Stale assertions and soft regression indicators are actionable — they signal drift between tests and code. Genuine pre-existing failures are not your responsibility to fix in this PR, but they must be documented.

Reading CI Failure Logs

When a CI job fails, the GitHub Actions log shows the exact file:line of the failure. Do not guess — read the log.

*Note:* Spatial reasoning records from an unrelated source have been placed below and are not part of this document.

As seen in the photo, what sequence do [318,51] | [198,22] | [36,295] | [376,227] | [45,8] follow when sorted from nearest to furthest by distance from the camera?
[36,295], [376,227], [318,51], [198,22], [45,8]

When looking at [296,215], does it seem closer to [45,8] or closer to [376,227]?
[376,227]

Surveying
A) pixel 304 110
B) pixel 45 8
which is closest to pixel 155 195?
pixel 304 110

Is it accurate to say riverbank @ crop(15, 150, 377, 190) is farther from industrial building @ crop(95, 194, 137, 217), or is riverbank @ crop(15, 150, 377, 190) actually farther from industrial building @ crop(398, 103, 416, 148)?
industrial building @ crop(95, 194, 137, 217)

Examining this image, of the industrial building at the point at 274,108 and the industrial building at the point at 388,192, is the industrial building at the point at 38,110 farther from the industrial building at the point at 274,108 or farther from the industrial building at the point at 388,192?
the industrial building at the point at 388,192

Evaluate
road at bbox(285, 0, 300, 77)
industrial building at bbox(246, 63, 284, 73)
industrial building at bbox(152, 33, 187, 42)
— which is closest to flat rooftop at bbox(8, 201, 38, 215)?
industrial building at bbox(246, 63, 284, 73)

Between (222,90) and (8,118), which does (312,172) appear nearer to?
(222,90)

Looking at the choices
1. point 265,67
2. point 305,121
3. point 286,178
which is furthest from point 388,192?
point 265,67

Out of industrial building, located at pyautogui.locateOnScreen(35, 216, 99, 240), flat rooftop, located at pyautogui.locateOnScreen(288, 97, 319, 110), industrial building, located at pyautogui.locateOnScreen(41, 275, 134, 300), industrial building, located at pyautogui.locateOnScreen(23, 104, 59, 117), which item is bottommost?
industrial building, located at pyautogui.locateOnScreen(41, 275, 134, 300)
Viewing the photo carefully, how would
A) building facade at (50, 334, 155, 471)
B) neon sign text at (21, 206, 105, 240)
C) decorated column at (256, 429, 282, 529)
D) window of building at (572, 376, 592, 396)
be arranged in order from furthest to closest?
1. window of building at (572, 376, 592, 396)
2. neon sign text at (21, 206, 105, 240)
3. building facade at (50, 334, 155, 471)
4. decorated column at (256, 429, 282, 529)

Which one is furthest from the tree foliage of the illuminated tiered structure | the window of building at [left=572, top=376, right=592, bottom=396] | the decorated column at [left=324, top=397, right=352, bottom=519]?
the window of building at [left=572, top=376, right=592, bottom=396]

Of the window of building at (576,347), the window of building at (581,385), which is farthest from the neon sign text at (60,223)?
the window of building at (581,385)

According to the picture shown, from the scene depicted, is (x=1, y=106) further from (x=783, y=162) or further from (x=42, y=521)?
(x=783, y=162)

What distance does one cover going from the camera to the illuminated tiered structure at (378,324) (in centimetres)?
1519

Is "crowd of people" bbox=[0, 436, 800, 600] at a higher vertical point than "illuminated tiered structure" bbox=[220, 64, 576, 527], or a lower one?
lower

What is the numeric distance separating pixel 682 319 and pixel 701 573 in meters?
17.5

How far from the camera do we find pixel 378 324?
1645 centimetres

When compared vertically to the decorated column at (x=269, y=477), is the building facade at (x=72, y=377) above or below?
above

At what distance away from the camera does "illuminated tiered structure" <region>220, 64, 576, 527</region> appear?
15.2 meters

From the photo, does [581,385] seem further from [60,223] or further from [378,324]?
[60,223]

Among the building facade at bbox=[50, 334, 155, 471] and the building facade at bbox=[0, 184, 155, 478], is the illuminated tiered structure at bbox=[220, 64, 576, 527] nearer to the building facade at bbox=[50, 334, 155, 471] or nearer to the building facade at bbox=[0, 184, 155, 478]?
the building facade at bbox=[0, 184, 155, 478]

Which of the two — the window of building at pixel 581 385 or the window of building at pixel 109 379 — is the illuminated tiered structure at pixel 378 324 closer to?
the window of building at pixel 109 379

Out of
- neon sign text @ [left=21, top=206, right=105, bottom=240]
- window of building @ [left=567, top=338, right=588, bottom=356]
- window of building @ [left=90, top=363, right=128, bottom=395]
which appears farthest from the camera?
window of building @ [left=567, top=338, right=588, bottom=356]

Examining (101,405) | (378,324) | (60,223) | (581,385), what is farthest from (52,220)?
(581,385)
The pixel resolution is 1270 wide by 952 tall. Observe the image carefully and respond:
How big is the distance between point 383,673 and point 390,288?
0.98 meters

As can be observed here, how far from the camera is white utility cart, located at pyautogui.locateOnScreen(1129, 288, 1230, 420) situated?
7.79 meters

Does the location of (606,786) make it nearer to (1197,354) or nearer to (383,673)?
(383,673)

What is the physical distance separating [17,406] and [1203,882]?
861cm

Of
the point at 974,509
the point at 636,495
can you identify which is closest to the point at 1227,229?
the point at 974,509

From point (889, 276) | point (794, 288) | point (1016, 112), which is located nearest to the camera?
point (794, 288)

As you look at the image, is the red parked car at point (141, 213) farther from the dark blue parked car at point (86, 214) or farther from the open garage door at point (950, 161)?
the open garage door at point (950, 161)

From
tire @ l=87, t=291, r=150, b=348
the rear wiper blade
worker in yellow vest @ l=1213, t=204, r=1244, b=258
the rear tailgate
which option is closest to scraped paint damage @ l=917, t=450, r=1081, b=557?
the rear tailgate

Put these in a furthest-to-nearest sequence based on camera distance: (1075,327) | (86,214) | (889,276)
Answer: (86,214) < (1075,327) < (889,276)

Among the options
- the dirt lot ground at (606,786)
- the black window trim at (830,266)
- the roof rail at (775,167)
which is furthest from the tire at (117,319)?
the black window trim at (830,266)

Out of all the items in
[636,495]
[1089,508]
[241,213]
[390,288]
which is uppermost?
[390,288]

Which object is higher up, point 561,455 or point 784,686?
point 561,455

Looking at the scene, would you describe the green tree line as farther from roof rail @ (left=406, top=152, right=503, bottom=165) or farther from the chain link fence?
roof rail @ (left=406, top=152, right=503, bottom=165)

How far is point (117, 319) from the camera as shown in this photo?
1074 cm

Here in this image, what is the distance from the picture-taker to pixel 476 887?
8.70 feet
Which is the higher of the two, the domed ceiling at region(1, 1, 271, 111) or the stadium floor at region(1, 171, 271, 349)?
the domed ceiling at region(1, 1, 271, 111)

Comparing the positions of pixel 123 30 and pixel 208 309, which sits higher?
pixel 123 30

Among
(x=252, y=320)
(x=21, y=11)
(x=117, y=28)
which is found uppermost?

# Get the failing job URL from the PR
gh pr view <number> --json statusCheckRollup --jq '.statusCheckRollup[] | select(.conclusion=="FAILURE") | .detailsUrl'

# Fetch and search the log (if gh CLI available)
gh run view --log <run-id> | grep -E "FAIL|error" | head -20

Or open the detailsUrl directly in a browser / via WebFetch and search for:

(fail) — Bun test failure marker
error: — parse or runtime error
at <anonymous> — stack frame pointing to the test file and line

Once you have tests/unit/agents/some-file.test.ts:354, reproduce locally:

bun --smol test tests/unit/agents/some-file.test.ts --timeout 30000

Quick Reference: Common Failures and Causes

Symptom	Likely cause	Fix
`scope_exceeded` returned from test_runner	Fan-out exceeded 50 test files during graph/impact resolution	Switch to per-file shell loop; reduce changed-files scope
Session killed during test_runner	Pre-fix: unbounded fan-out on multiple files	Now returns `scope_exceeded` instead — no more session kills
`mock.module` breaks unrelated tests	Missing spread of real module exports	Add `...realModule` spread
Windows tests fail with EBUSY	`mock.restore()` called while child process holds lock	Add `test.skipIf(process.platform === 'win32')`
Test output truncated, ID unreadable	Bash tool buffer exceeded	Pipe to `Out-File`/`tee` explicitly
`for f in ...; do` parse error	Bash syntax in PowerShell	Use `Get-ChildItem
`Select-String -Last N` error	Invalid PowerShell parameter	Use `Select-Object -Last N`
Token budget test failure	Prompt grew past hardcoded threshold	Treat as soft regression; update threshold
CONSTRAINT assertion fails after refactor	Test checks for removed format template	Update assertion to match current prompt
`package-check` CI failure	`package-check` validates the npm tarball (`npm pack` + tarball contents) — a source/build/package-manifest problem, not generated-file drift. `dist/` is generated and NOT committed — do not stage it; run `bun run build` locally only when you need the bundle. There is no longer a committed-dist drift check.